Ilham Nurwansah memaparkan berbagai tantangan pengembangan aksara Nusantara dalam format digital.
“Dalam pengembangan aksara di dunia digital masih ada kendala karena belum semua aksara tampil dengan baik dalam berbagai aplikasi. Hal ini karena belum ada keseragaman atau standar dari aksara tersebut,” kata Ilham.
Mayastria Yektiningtyas dari Badan Standardisasi Nasional (BSN) menyatakan, pihaknya telah mengupayakan Persetujuan usulan program Nasional Perumusan Standar (PNPS) untuk beberapa aksara nusantara sebagai kebutuhan mendesak di 2021.

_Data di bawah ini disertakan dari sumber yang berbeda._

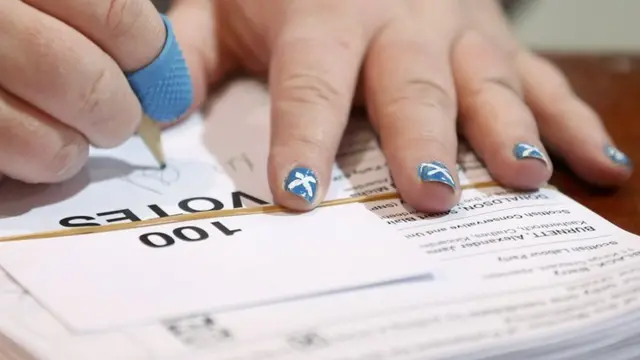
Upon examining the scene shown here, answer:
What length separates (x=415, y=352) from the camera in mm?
267

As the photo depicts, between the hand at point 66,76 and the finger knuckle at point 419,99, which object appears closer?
the hand at point 66,76

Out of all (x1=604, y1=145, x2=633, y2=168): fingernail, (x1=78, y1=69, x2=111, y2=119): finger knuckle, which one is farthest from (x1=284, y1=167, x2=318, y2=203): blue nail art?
(x1=604, y1=145, x2=633, y2=168): fingernail

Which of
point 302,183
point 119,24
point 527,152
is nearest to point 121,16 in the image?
point 119,24

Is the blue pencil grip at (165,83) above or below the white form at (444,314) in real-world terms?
above

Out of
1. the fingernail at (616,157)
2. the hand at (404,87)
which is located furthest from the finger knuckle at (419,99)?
the fingernail at (616,157)

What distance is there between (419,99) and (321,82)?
62 millimetres

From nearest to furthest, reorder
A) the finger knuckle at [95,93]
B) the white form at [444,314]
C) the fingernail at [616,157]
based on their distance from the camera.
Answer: the white form at [444,314] < the finger knuckle at [95,93] < the fingernail at [616,157]

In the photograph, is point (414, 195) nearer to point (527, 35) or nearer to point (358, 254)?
point (358, 254)

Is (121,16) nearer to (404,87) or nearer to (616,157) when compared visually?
(404,87)

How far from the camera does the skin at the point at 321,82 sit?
36 centimetres

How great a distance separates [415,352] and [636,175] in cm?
29

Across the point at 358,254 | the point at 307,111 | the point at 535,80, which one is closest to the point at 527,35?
the point at 535,80

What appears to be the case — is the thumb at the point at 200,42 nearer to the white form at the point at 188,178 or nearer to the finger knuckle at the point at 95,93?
the white form at the point at 188,178

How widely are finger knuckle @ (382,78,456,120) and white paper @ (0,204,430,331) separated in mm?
113
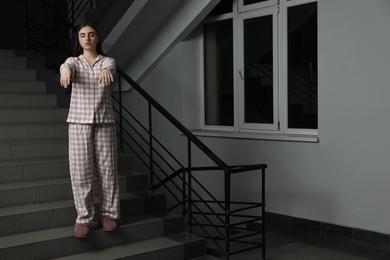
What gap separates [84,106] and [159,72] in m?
2.85

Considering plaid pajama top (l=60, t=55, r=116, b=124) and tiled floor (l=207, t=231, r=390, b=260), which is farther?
tiled floor (l=207, t=231, r=390, b=260)

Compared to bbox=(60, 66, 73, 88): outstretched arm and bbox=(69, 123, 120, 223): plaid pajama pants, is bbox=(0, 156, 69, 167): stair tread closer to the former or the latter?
bbox=(69, 123, 120, 223): plaid pajama pants

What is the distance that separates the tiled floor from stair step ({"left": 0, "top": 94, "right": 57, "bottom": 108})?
2.39 m

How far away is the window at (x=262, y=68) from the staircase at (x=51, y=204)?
1543 millimetres

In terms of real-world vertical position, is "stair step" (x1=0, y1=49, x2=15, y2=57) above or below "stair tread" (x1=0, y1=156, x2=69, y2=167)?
above

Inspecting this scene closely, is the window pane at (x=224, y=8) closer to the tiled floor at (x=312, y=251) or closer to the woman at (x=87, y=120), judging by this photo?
the woman at (x=87, y=120)

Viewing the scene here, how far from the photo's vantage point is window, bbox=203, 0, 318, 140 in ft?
16.5

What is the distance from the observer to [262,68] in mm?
5441

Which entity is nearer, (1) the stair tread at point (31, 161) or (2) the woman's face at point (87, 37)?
(2) the woman's face at point (87, 37)

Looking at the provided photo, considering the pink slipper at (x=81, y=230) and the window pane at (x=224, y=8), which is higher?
the window pane at (x=224, y=8)

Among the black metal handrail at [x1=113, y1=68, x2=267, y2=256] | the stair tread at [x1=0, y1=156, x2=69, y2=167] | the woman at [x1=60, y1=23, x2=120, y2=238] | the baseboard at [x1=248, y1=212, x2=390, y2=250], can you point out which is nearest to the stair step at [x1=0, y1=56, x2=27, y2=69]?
the black metal handrail at [x1=113, y1=68, x2=267, y2=256]

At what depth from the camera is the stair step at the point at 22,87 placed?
17.3ft

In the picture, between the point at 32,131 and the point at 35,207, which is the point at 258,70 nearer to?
the point at 32,131

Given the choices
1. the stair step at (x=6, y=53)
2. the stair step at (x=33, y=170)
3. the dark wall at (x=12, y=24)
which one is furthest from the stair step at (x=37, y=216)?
the dark wall at (x=12, y=24)
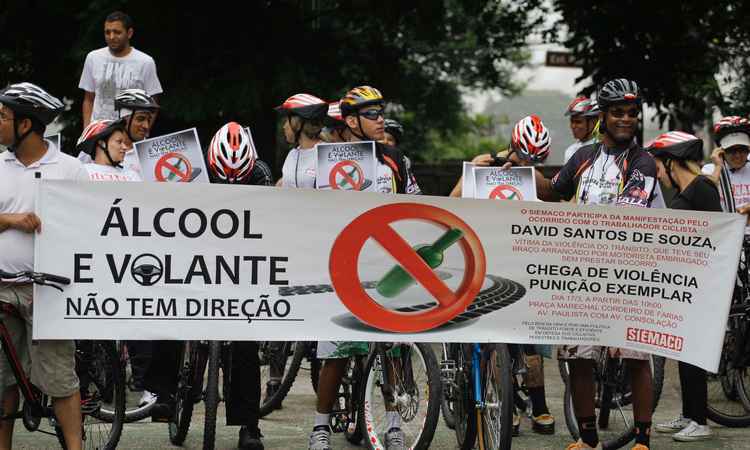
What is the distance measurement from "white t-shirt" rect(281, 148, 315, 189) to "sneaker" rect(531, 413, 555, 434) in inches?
85.7

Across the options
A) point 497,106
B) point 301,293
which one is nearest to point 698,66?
point 301,293

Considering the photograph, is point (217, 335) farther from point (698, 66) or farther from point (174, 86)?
point (698, 66)

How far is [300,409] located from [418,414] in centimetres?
246

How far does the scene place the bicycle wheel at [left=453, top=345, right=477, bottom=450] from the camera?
7.64 m

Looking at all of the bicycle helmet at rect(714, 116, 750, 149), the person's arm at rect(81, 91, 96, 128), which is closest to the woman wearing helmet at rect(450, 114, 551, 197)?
the bicycle helmet at rect(714, 116, 750, 149)

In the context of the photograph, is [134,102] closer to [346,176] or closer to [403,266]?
[346,176]

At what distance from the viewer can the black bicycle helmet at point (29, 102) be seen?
665cm

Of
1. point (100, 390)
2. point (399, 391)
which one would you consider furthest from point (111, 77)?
point (399, 391)

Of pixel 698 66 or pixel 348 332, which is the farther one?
pixel 698 66

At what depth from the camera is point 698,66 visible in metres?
15.5

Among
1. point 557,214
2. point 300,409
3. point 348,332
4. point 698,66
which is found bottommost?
point 300,409

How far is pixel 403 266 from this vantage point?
23.8ft

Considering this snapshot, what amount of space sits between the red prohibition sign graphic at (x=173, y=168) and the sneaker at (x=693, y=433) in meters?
3.64

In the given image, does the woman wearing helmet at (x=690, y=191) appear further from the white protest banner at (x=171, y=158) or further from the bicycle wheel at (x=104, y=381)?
the bicycle wheel at (x=104, y=381)
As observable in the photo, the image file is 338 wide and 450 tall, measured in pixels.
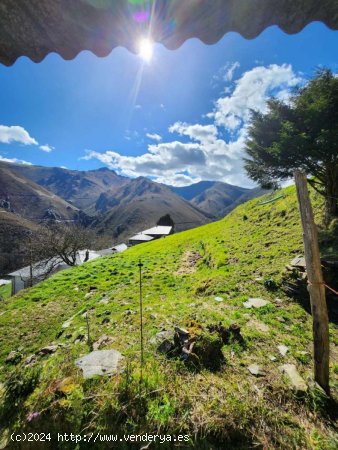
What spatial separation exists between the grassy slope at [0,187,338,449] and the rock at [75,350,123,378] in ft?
0.71

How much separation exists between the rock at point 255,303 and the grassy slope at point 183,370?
272mm

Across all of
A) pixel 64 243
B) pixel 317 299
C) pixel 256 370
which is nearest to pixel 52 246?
pixel 64 243

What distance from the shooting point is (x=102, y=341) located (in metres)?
6.15

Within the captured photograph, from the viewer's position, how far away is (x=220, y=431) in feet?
10.1

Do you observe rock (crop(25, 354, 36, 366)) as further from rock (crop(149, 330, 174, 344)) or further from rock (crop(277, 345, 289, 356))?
rock (crop(277, 345, 289, 356))

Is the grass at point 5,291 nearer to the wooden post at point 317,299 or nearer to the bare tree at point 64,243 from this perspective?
the bare tree at point 64,243

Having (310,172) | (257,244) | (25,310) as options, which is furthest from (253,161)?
(25,310)

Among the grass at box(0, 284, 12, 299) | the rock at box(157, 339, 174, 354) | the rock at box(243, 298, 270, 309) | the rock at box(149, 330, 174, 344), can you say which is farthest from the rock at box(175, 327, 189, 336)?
the grass at box(0, 284, 12, 299)

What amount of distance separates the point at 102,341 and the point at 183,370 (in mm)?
2854

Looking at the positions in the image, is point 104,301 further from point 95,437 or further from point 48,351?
point 95,437

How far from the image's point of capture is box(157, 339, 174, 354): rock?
4.90m

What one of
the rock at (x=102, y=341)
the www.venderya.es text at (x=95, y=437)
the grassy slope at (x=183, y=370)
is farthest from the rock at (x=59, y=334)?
the www.venderya.es text at (x=95, y=437)

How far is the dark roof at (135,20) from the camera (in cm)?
312

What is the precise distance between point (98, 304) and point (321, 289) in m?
8.54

“Kita banyak budaya, tapi tidak didokumentasikan. Jadi ini sebagai salah satu dokumentasi nasional," ujar Mayastria.
"Di ISO internasional misalnya ada aksara Bali, tapi tidak ada keterangan bahwa itu aksara milik Indonesia. Agar menjadi milik Indonesia, maka harus tertuang dalam standar nasional Indonesia, selain untuk kebutuhan digitalisasi,” kata Mayastria.
Heru Nugroho yang menjadi moderator webinar menyatakan, selama ini, aksara nusantara atau aksara daerah selalu dipandang sebagai sesuatu yang harus dilestarikan, dilindungi dan dijaga dari kepunahan.
“Dalam dua tahun ini, PANDI melalui program bertajuk Merajut Indonesia melalui Digitalisasi Aksara Nusantara (MIMDAN), masih mengedepankan pelestarian aksara," ungkapnya.
"Mulai saat ini, paradigma tersebut akan ditujukan pada upaya penerapan dan pemanfaatan, yaitu bagaimana agar aksara nusantara ikut berperan dalam kemajuan teknologi, terutama di era industri 4.0,” ujar Heru Nugroho.